In the Central Kalahari Game Reserve, a much less reassuring picture emerges for the hunter-gatherer communities returning after the landmark ruling in 2006 by the High Court of Botswana granting limited legal access to land, water, and State support of schooling and health care. Hitchcock and Babchuk review the protracted history of hunter-gatherer land rights in southern Africa with a focus on the Central Kalahari (see also Suzman 2004 and Saugestad 2006 in Before Farming). By the end of 2007 only 70 individuals had returned to live in the Reserve and the authors ask if they really have a future under the restrictions imposed on their lifestyles. Traditional responses to scarcity such as mobility, extended alliance networks and maintenance of ancestral land-rights are all being challenged under the current legal restrictions. The age and gender structure of these returnees also warrants close consideration: will there be the necessary balance of experience and youth to make the transition successful? Older generations may have the knowledge needed to cope under these restricted conditions, but lack the physical endurance or strength to be effective hunters and gatherers. Involvement of a younger generation is also essential for the transmission and maintenance of subsistence strategies. We will continue to report on the changing situation in the Central Kalahari.
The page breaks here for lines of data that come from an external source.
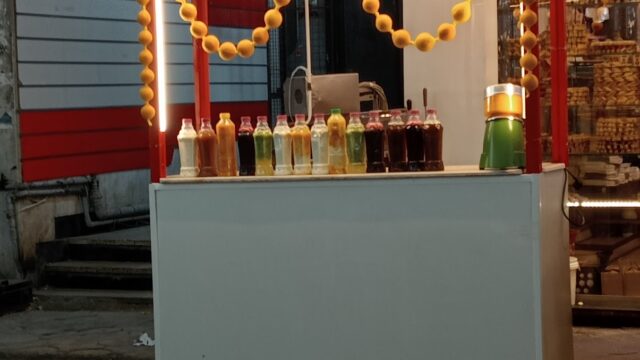 Google Photo 2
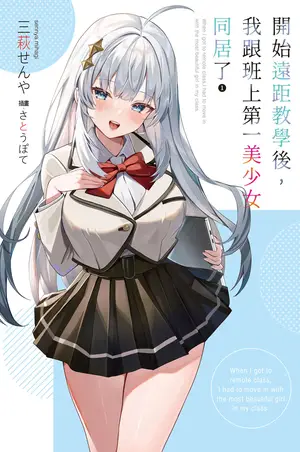 开始远距教学后，我跟班上第一美少女同居了 第一卷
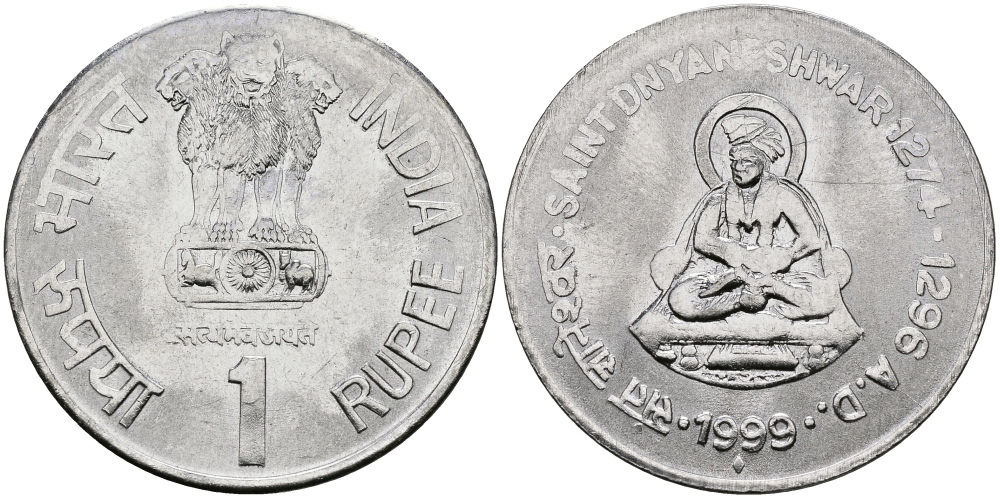 Индия 1 рупия 1999 святой Днянешвар KM 295.2 сталь UNC 94-334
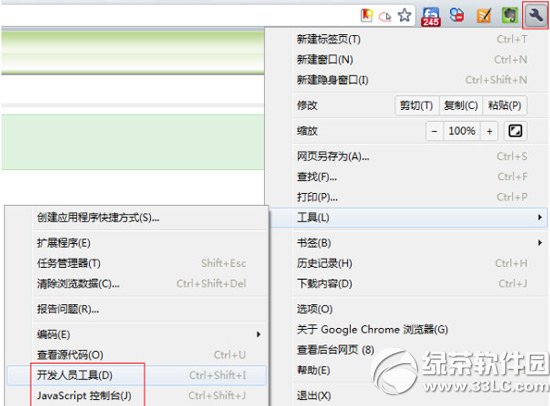 谷歌瀏覽器調試js教程 谷歌瀏覽器怎么調試js步驟1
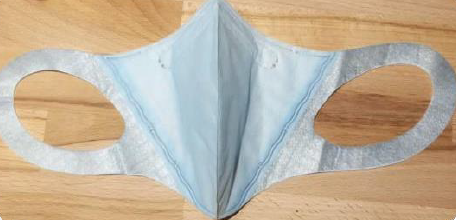 光触媒マスク『N99』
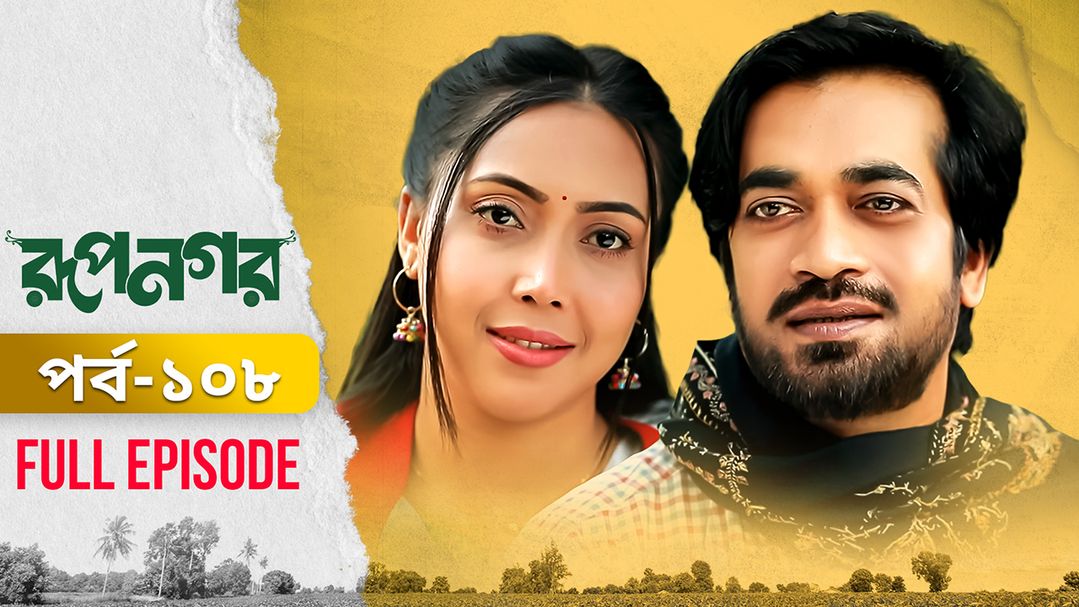 Rupnagar l Episode 108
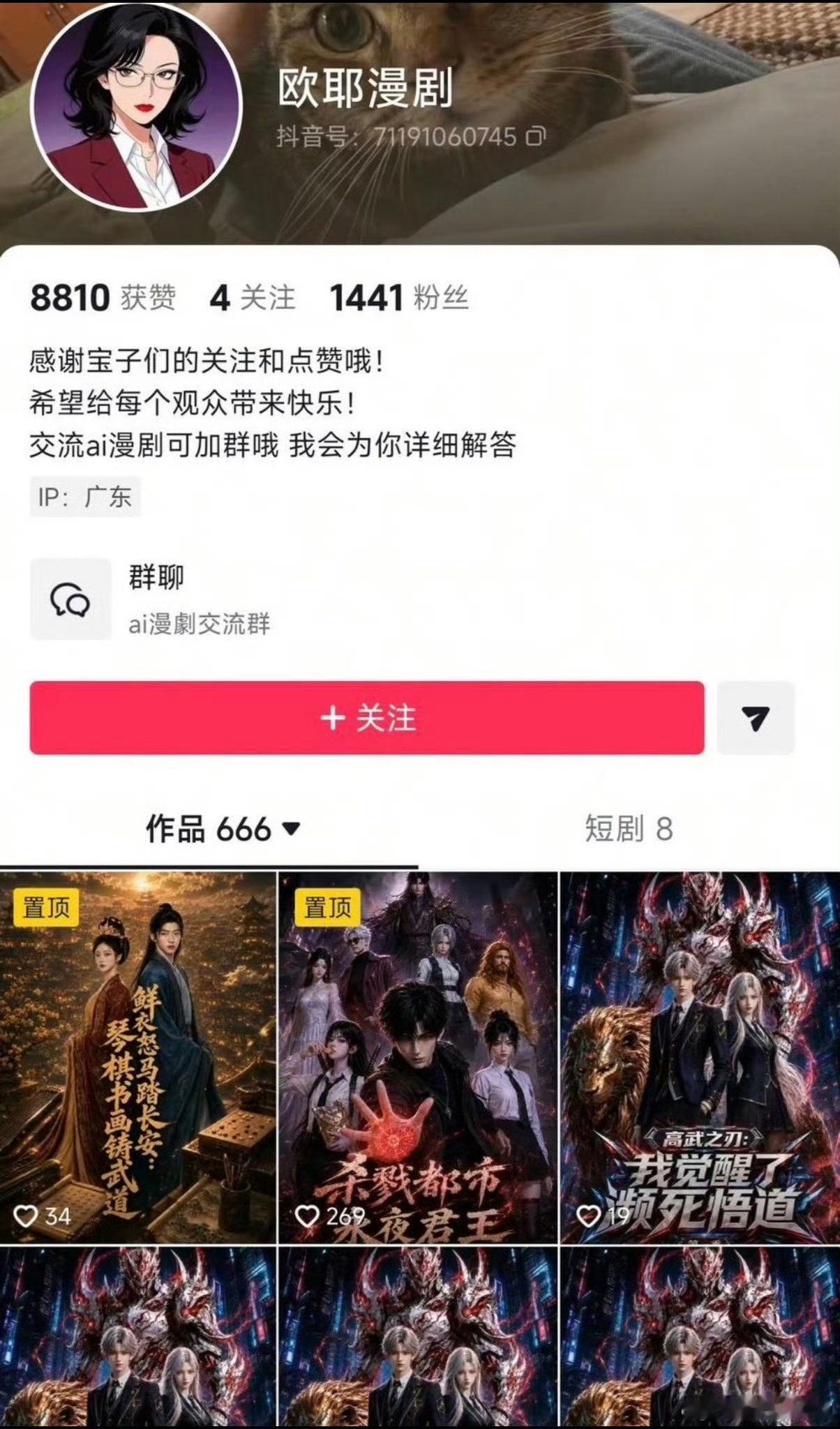 AI漫剧收入93万真假我刚开始做自媒体的时候，就有人各种晒收益，然后出教程，告诉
Guenther in his commentary on Hitchcock and Babchuk brings a slightly more positive perspective, observing that though the economic lives of the Bushmen as observed by Marshall, Lee and others has altered significantly since the 1950s there remains continuity in expressive culture – namely in traditions of story telling, music making and trance dancing. Biesele’s work in recording Ju/’hoan folklore, in particular the connection between hunting and storytelling, is well known and raises the concern that as hunting declines so will this dimension of social life. Such a tradition of storytelling is likely to be as central to the success of the re-settlement of the Central Kalahari as is having an age and gender balance. The commercialisation of the trance dance in the context of tourism in the Kalahari also raises concern that a once communal activity now has a monetary value that will distort the longheld sharing ethos. Despite these negative trends, Guenther concludes that trance dancing and storytelling still retain their roles as integrative, identity enhancing activities. As with the Dineh, identifiably hunter-gatherer behaviours – economic and social – remain among the Bushmen, but for how long?